-- Quoted passage follows --

Looking at it from another angle, employee welfare contributions seem to be quite high in both Germany and Greece but they are higher than in Sweden or Denmark (who have a generous social security system) and below that of France. So this is not offering a clue. Perhaps certain countries are able to finance welfare from other sources, such as directly through taxes. In any case and when it comes to job creation, high social security contributions shouldn’t be a deterrent for a country such as Greece with already low salaries; much lower than in Germany. Furthermore, social contributions and pensions in Greece have been declining due to the “bailout” plan’s mandates, even if that may not be sustainable in the long run.
However, another way of looking at the pension system is by taking a step back from the numbers and examining it as a political issue. The majority of people can’t understand complex numbers, such as bond yields and actuarial calculations. That’s not their job; there are specialists and the public administration for that purpose. Actually, some may argue that reverting into complicated technical matters serves exactly that: muddling the topic and diverting the topic of discussion. But let’s see if we have the same understanding on what a pension is. A pension is nothing more than trading current income for a future benefit. Let’s say that it is a social contract or a promise between the people (workers) and their own common will as represented by the public administration. The contract says: I will give you something during my working years in order to receive some specific benefit and care in my older days. And that is before tackling whether social security is a right or a good.
As long as both parties are true to their word and of good faith, then there is no room for misunderstanding. There’s no room to argue that the public was not contributing sufficiently. Otherwise, the public administration would have rejected the deal in the first place as not sustainable or adjusted the contributions. Same as with that would happen in a private insurance scheme where safeguards are also instituted for instances that an insurance company is unable to meet obligations. In case it is in a position to meet its obligations then that is not the public’s fault. It is its own responsibility to live up to its promises and provide the agreed level of retirement one way or the other.

-- Quoted passage concluded --

* Instructions to follow
Transcribe the passage on pensions word for word, starting at "Looking at it" and ending at "the long run.".

-- Entries provided follows --

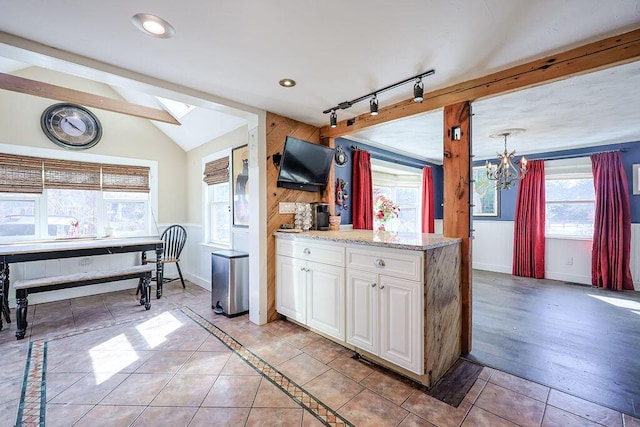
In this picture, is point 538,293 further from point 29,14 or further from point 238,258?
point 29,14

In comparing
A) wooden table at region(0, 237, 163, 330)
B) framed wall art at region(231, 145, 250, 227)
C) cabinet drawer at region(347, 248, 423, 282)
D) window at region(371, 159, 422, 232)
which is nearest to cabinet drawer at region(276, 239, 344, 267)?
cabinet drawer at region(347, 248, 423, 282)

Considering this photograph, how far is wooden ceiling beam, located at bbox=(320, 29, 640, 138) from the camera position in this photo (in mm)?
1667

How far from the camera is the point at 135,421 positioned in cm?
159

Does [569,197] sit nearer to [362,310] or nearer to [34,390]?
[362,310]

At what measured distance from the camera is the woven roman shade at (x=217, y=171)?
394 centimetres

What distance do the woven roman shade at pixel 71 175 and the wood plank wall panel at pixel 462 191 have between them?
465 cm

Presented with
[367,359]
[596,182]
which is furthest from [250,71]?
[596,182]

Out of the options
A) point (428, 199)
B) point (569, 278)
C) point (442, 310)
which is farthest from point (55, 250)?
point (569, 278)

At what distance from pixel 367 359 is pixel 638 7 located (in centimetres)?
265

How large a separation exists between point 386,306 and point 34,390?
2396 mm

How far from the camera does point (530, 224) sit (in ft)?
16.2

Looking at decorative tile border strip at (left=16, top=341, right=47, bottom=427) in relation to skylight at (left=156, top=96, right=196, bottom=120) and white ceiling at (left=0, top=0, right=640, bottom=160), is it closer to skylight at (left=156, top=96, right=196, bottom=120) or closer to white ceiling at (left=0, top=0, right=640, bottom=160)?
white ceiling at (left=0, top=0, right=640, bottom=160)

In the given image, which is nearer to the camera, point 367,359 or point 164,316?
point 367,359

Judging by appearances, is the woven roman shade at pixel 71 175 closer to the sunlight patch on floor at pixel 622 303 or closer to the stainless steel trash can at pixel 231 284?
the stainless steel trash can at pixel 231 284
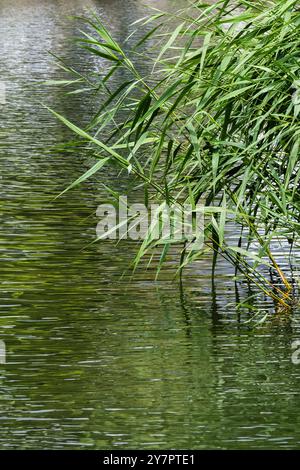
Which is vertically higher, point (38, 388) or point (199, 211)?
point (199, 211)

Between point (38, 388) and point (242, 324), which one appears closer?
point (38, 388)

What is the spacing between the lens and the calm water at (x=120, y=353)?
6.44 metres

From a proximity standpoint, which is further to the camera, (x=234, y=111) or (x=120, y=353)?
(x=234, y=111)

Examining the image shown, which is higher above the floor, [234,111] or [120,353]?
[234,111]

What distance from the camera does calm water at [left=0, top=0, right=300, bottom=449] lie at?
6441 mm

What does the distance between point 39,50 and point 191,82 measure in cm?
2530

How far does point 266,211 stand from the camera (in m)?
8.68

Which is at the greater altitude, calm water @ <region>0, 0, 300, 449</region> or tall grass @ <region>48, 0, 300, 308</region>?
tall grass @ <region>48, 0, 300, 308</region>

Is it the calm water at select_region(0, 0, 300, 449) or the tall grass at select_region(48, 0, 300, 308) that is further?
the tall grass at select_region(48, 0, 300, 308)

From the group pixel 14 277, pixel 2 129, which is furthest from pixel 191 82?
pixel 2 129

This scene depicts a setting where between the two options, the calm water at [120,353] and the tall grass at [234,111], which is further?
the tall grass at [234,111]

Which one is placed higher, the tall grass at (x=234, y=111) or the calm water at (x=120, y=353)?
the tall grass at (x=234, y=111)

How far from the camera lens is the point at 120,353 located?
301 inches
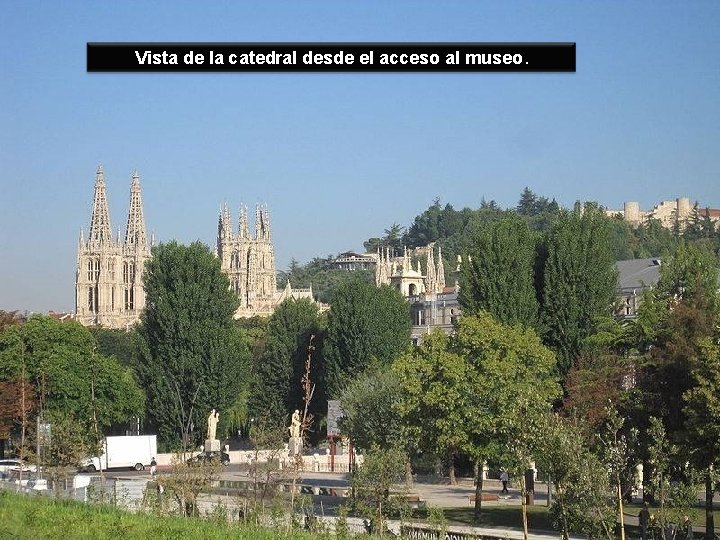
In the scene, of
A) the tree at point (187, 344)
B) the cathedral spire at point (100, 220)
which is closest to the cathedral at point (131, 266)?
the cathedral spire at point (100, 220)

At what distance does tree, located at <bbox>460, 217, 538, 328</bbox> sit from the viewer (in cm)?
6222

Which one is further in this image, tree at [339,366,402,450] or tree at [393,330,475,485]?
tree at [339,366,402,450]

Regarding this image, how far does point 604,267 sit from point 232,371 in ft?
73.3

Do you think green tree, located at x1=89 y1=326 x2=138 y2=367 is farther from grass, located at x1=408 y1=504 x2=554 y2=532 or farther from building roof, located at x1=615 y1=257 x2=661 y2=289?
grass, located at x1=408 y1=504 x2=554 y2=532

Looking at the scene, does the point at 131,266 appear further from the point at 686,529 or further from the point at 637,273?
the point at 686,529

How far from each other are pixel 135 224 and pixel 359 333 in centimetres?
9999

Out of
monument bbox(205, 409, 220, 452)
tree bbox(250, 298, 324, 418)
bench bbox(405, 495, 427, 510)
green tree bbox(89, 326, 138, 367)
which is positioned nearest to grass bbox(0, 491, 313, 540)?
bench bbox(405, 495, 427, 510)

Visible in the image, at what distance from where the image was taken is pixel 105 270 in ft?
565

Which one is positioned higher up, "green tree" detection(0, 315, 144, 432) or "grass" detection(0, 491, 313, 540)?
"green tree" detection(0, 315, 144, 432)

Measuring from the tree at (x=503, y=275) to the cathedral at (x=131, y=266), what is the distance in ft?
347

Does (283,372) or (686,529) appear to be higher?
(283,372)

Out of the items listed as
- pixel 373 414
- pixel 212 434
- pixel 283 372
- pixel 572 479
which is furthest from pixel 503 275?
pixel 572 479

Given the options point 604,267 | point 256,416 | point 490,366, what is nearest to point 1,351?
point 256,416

-- Entries provided concluded --

* Reply
Looking at it from another angle, employee welfare contributions seem to be quite high in both Germany and Greece but they are higher than in Sweden or Denmark (who have a generous social security system) and below that of France. So this is not offering a clue. Perhaps certain countries are able to finance welfare from other sources, such as directly through taxes. In any case and when it comes to job creation, high social security contributions shouldn’t be a deterrent for a country such as Greece with already low salaries; much lower than in Germany. Furthermore, social contributions and pensions in Greece have been declining due to the “bailout” plan’s mandates, even if that may not be sustainable in the long run.